If not, then note that this layer will never be used and since you are freezing all other parameters of the model, you’ll encounter this error.

thank you for you answer, just now I changed the name “model.classifier_layer” to “model._fc” and it works now, am I fixing it in the right way? could it be because EfficientNet uses _fc rather than classifier_layer?

This sounds reasonable and you could either check it by printing the model (print(model)), which would show all layers and should thus also show the _fc layer or by checking the source code of the implementation, which would show the initialization of all layers as well as their usage.

Thank you seems like it is

)
(_bn1): BatchNorm2d(1280, eps=0.001, momentum=0.010000000000000009, affine=True, track_running_stats=True)
(_avg_pooling): AdaptiveAvgPool2d(output_size=1)
(_dropout): Dropout(p=0.2, inplace=False)
(_fc): Linear(in_features=1280, out_features=1000, bias=True)
(_swish): MemoryEfficientSwish()
)

So yeah now that i use “_fc” it works. thank you .

Hi , sorry I have a question about something like confusion matrix, how can I have something like confusion matrix here? is there any module in torch?
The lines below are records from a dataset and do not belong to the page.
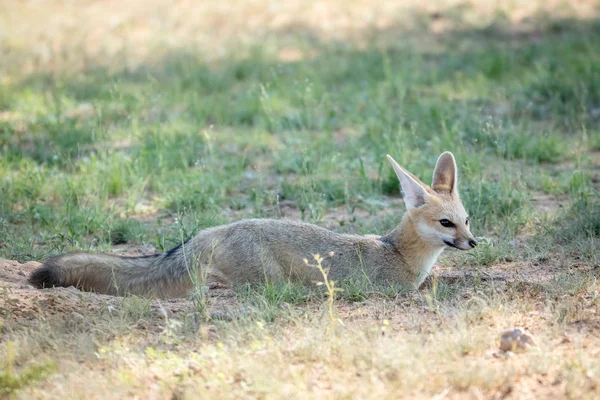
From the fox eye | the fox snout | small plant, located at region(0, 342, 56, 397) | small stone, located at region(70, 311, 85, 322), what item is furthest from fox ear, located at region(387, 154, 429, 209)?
small plant, located at region(0, 342, 56, 397)

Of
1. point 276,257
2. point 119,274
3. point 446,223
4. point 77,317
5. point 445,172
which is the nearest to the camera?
point 77,317

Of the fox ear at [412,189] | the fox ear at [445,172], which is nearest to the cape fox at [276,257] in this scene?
the fox ear at [412,189]

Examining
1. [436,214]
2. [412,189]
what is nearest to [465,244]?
[436,214]

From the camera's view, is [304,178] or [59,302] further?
[304,178]

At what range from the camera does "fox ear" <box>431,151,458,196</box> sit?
6.39 m

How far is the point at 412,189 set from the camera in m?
6.10

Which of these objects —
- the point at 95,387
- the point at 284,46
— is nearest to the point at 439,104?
the point at 284,46

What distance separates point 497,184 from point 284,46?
22.3ft

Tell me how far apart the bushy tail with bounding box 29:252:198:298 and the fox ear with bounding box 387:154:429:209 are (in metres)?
1.80

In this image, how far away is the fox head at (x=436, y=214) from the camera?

There might be 3rd party libraries built on PyTorch, which could provide an implementation to calculate the confusion matrix, but I would just use common libraries, such as scikit-learn, and pass the predictions as well as targets as numpy arrays to it.
E.g. take a look at sklearn.metrics.confusion_matrix to avoid “reinventing the wheel”. :wink:

@ptrblck
I am facing the same situation.

# Model.
model = my_model()

criterium = nn.MSELoss()

# Adam optimizer with learning rate 0.1 and L2 regularization with weight 1e-4.
optimizer = torch.optim.Adam(model.parameters(),lr=0.1, weight_decay=1e-4)
# Set gradient to 0.
optimizer.zero_grad()

# Feed forward.
pred = model(data)
pred_max = torch.max(pred)
pred_min = torch.min(pred)
pred = 255* (pred - depth_min) / (pred_max - pred_min )

# Loss calculation.
loss = criterium(pred , target)

# Gradient calculation.
loss.backward()

The run stops at the loss. backward().

  1. Seems this issue is caused by detach() from the torch.max().
    For my cause how could I found the max and min value before loss function
  2. Are there other functions will cause detach()?

Thanks

torch.max is not detaching the output values from the computation graph, but the indices.
Your code works fine using random input tensors:

# Model.
model = nn.Linear(1, 1)

criterium = nn.MSELoss()

# Adam optimizer with learning rate 0.1 and L2 regularization with weight 1e-4.
optimizer = torch.optim.Adam(model.parameters(),lr=0.1, weight_decay=1e-4)
# Set gradient to 0.
optimizer.zero_grad()

# Feed forward.
data = torch.randn(1, 1)
pred = model(data)
pred_max = torch.max(pred)
pred_min = torch.min(pred)
depth_min = 1
pred = 255* (pred - depth_min) / (pred_max - pred_min )

# Loss calculation.
target = torch.randn(1, 1)
loss = criterium(pred , target)

# Gradient calculation.
loss.backward()

@ptrblck
Thank you for your quick reply.
Very appreciate it.

I test the code on another machine having a differetn gpu and it works. But the 2080 gpu gives the above issue.
Is something else could cause this?

Different PyTorch versions could have had already fixed issues, but using a GPU wouldn’t change the behavior of Autograd.

Are there other operations may cause a tensor detached from the graph implicitly?